Paget era un hombre de campo. Yo no lo soy. Esperé a que se moviera.
Miró alrededor del claro, lentamente, quedándose quieto entre el italiano y yo. Sus ojos pálidos se iluminaron al poco rato. Dio la vuelta al Ford hacia el extremo más alejado del claro. Cereghino y yo lo seguimos.
Cerca de la franja de matorrales al borde del claro, el flacucho ayudante se detuvo para gruñirle al suelo. Las marcas de las ruedas de un automóvil estaban allí. Un carro había dado la vuelta aquí.

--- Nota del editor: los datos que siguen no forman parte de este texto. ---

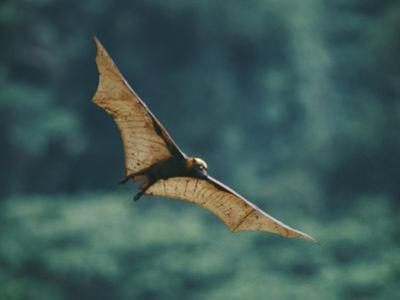 A Golden-Crowned Flying Fox in Flight by Tim Laman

Paget se adentró en el bosque. El italiano se le pegó a los talones. Yo cerraba la marcha.
Paget seguía una especie de rastro. Yo no alcanzaba a verlo, ya fuera porque él y el italiano me tapaban la vista más adelante, o porque soy un indio shine.
Retrocedimos bastante.
Paget se detuvo. El italiano se detuvo.
Paget dijo: «Ajá», como si hubiera encontrado algo que esperaba.
El italiano dijo algo que llevaba el nombre de Dios.
Pisoteé un arbusto, acercándome a su lado para ver lo que ellos veían.
Lo vi.
Al pie de un árbol, de lado, con las rodillas contraídas hacia el cuerpo, una niña estaba muerta.
No era agradable de ver. Los pájaros se habían cebado en ella.
Un abrigo color tabaco colgaba a medias de sus hombros. Supe que era Ruth Banbrock antes de darle la vuelta para mirarle el perfil que la tierra había salvado de los pájaros.
Cereghino se quedó mirándome mientras examinaba a la muchacha. Su rostro era melancólico de un modo tranquilo.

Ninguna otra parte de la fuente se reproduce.